:: WORK ORDER ::
Decide whether each statement below agrees with the article on Daniel Salinas. Answer yes or no for each, and quote the words from the article that settle it.
(a) Salinas earned his master's degree in Health Business Management from the University of Montevideo.
(b) Karina Rando preceded Salinas as Minister of Public Health.
(c) Salinas started working at the age of fifteen.

:: SUPPLIED PASSAGE ::
----

Minister of Public Health of Uruguay
- In office 1 March 2020 – 13 March 2023
- President: Luis Lacalle Pou
- Preceded by: Jorge Basso
- Succeeded by: Karina Rando

Personal details
- Born: Julio Daniel Salinas Grecco 17 February 1962 (age 64) San José de Mayo, Uruguay
- Party: Open Cabildo
- Alma mater: University of the Republic
- Occupation: Neurologist; Politician;

= Daniel Salinas =

Uruguayan neurologist and politician

Julio Daniel Salinas Grecco (born 17 February 1962) is a Uruguayan neurologist and former politician, who served as Minister of Public Health of Uruguay from 1 March 2020 to 13 March 2023.

Graduated from the University of the Republic in 1988, he has the degree of Doctor of Medicine. In 2008 he obtained a bachelor's degree in neurology. In 2012 he obtained a master's degree in Health Business Management from the University of Montevideo and in 2018 a master's degree in Innovation and Entrepreneurship from the University of Barcelona. He also has a Diploma in Sleep Medicine from the Faculty of Medicine of Latin American Center for Human Economy (CLAEH).

After leaving government service, he was announced in April 2023 as the new dean of the Faculty of Health Sciences of the Catholic University of Uruguay, a position he held until August 2026.

== Early life ==
Raised in San José de Mayo, he is the eldest son of two teachers; his father was chairman of the San José Department of Teaching Union. He started working at the age of thirteen mending shoes in his hometown.

== Career ==
In the practice of medicine, he worked in different health centers, such as the Círculo Católico de Obreros del Uruguay, Central Hospital of the Armed Forces and Casa de Galicia. Between 2012 and 2018 he served as head of the Electroencephalography Service at Vilardebó Hospital, while between 2009 and 2019 as manager of Material Resources of the Uruguay Medical Union Assistance Center (CASMU).

----

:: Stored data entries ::
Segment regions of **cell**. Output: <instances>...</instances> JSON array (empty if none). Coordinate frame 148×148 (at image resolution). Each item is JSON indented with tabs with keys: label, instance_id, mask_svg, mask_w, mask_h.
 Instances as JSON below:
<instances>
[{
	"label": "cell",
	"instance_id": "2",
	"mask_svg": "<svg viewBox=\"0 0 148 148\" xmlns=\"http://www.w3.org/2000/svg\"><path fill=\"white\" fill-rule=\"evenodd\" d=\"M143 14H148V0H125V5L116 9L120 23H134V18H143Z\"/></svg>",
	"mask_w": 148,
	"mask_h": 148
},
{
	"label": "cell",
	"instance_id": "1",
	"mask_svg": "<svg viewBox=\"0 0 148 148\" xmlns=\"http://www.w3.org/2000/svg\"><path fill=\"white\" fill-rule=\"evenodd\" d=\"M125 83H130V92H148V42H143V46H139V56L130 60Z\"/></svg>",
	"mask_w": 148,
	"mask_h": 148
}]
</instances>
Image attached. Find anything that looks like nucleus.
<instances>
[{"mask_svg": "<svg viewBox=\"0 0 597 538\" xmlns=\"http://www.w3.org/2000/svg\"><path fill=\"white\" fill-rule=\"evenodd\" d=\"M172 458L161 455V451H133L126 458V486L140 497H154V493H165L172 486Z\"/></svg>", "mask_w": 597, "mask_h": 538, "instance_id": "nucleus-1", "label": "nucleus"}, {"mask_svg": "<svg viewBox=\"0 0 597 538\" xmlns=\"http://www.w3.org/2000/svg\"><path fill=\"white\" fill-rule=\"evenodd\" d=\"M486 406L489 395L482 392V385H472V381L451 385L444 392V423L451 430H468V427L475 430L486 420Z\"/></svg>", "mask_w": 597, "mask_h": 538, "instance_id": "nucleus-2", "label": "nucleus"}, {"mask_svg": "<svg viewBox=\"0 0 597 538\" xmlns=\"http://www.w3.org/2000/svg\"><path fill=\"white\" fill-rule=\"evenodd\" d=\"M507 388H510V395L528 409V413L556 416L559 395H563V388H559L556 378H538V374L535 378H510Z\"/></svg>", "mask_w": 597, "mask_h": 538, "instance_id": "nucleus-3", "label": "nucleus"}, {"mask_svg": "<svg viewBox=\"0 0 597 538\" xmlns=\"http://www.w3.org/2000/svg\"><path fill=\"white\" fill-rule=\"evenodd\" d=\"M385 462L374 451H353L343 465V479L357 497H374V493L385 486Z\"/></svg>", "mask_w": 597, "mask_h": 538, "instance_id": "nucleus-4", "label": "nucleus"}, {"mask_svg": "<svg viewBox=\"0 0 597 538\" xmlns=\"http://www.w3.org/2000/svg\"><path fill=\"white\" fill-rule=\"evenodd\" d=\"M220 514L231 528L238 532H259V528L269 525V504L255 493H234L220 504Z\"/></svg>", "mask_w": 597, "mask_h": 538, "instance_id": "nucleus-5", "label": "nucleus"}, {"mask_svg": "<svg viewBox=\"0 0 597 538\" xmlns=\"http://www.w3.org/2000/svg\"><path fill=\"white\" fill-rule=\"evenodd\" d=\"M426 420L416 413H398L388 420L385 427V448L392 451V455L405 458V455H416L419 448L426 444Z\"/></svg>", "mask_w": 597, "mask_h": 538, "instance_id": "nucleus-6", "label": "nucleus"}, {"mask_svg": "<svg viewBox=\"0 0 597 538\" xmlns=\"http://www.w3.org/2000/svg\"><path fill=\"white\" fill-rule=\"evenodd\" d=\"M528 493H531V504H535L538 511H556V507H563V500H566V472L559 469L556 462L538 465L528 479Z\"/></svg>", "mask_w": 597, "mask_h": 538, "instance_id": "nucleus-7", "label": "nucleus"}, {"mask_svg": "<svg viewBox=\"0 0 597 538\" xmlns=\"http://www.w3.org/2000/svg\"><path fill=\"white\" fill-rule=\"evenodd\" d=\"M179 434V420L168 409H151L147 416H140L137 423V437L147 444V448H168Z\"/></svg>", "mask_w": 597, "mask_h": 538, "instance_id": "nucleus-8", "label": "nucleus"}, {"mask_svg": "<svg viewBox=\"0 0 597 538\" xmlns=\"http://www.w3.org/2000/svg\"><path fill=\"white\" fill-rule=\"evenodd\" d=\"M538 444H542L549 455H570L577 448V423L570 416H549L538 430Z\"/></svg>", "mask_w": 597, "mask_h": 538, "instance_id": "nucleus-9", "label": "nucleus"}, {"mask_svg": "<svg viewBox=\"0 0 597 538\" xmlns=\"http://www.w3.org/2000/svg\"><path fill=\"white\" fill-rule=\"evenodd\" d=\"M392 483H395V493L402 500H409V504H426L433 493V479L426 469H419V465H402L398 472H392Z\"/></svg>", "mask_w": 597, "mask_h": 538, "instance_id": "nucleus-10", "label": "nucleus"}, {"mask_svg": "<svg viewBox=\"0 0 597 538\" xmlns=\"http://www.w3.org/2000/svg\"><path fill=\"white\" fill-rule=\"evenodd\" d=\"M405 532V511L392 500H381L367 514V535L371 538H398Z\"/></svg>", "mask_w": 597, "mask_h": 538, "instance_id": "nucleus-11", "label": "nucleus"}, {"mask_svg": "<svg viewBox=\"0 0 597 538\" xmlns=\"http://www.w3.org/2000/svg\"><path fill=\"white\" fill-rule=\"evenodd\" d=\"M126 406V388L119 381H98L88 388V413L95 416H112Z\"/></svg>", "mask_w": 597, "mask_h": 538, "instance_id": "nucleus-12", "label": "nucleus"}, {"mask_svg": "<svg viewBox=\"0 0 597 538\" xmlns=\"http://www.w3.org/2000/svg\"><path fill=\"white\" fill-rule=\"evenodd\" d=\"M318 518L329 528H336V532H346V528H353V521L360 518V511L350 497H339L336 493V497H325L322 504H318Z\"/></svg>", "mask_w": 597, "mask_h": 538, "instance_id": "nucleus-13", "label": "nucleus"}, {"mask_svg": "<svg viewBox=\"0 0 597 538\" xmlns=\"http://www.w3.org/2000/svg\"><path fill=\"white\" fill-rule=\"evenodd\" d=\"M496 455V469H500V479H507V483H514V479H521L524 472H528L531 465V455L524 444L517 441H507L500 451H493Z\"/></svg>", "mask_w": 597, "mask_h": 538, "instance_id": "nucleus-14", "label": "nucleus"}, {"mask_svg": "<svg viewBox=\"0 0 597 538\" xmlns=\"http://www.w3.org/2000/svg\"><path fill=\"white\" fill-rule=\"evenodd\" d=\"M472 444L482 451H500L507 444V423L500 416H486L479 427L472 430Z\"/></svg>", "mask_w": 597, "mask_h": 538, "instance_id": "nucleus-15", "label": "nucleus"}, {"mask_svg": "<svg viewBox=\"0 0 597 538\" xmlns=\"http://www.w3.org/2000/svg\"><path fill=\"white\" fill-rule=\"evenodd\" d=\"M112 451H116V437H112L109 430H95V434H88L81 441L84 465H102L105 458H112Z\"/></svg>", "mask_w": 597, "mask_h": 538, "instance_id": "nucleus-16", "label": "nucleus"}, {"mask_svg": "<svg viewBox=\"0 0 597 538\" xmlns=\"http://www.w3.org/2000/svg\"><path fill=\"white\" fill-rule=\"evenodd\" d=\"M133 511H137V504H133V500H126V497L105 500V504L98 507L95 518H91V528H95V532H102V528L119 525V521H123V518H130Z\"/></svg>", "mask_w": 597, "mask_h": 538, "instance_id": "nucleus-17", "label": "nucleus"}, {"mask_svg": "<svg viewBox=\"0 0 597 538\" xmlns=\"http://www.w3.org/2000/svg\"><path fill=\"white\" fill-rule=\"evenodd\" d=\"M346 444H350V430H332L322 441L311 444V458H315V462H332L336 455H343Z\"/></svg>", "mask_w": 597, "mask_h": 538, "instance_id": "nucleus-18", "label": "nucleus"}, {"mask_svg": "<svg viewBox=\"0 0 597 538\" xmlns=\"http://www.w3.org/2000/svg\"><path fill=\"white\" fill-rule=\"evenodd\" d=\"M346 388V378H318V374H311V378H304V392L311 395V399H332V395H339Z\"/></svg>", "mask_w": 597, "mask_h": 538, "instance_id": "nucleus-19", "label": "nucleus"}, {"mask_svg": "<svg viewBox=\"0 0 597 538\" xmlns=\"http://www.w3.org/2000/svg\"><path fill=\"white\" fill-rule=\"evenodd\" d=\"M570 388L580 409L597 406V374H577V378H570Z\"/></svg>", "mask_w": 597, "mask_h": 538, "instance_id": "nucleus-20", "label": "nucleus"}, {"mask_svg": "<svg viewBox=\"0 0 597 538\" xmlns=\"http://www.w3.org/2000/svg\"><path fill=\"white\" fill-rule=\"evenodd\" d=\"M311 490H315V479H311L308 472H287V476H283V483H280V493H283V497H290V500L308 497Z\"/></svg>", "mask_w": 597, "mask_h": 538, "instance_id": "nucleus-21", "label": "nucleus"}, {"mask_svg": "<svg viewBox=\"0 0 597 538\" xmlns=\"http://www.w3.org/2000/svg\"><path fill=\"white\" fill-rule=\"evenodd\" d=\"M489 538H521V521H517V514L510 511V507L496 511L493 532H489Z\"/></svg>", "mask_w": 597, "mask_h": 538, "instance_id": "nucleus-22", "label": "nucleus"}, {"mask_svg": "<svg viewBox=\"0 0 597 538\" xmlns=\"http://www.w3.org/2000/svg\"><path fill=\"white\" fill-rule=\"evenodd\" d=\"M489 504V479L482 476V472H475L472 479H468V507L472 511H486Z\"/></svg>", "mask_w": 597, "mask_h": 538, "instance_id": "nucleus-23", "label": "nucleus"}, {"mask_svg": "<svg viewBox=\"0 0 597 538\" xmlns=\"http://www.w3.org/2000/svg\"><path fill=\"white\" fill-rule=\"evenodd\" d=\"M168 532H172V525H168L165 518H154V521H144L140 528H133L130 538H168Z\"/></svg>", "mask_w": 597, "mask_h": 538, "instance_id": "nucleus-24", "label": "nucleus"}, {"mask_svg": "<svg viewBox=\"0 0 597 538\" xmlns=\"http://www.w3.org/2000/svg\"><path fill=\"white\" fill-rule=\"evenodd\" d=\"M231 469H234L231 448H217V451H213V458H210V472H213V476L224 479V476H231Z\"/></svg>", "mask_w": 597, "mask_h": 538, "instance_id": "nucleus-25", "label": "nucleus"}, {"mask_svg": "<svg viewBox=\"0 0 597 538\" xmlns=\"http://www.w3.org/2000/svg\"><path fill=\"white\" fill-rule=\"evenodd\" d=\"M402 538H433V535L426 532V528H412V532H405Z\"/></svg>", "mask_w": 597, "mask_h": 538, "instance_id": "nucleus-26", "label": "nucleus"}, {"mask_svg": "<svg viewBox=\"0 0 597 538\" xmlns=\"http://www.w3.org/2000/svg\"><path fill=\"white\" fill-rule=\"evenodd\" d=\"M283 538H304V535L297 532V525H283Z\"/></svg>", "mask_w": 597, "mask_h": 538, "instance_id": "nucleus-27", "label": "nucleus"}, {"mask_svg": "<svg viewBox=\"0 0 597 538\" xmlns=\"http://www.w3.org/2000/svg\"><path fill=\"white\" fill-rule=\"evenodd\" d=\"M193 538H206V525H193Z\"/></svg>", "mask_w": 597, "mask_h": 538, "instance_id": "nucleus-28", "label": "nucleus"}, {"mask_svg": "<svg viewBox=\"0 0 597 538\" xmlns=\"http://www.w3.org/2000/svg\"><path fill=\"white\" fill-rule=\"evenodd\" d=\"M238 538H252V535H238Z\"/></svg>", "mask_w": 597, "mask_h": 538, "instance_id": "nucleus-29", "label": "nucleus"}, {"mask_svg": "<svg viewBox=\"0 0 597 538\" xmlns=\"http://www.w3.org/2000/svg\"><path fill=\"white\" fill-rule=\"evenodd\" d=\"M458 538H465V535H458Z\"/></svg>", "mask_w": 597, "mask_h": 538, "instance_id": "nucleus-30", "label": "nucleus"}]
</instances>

----

:: REPLY ::
(a) Yes: "In 2012 he obtained a master's degree in Health Business Management from the University of Montevideo."
(b) No: "Preceded by: Jorge Basso."
(c) No: "He started working at the age of thirteen mending shoes in his hometown."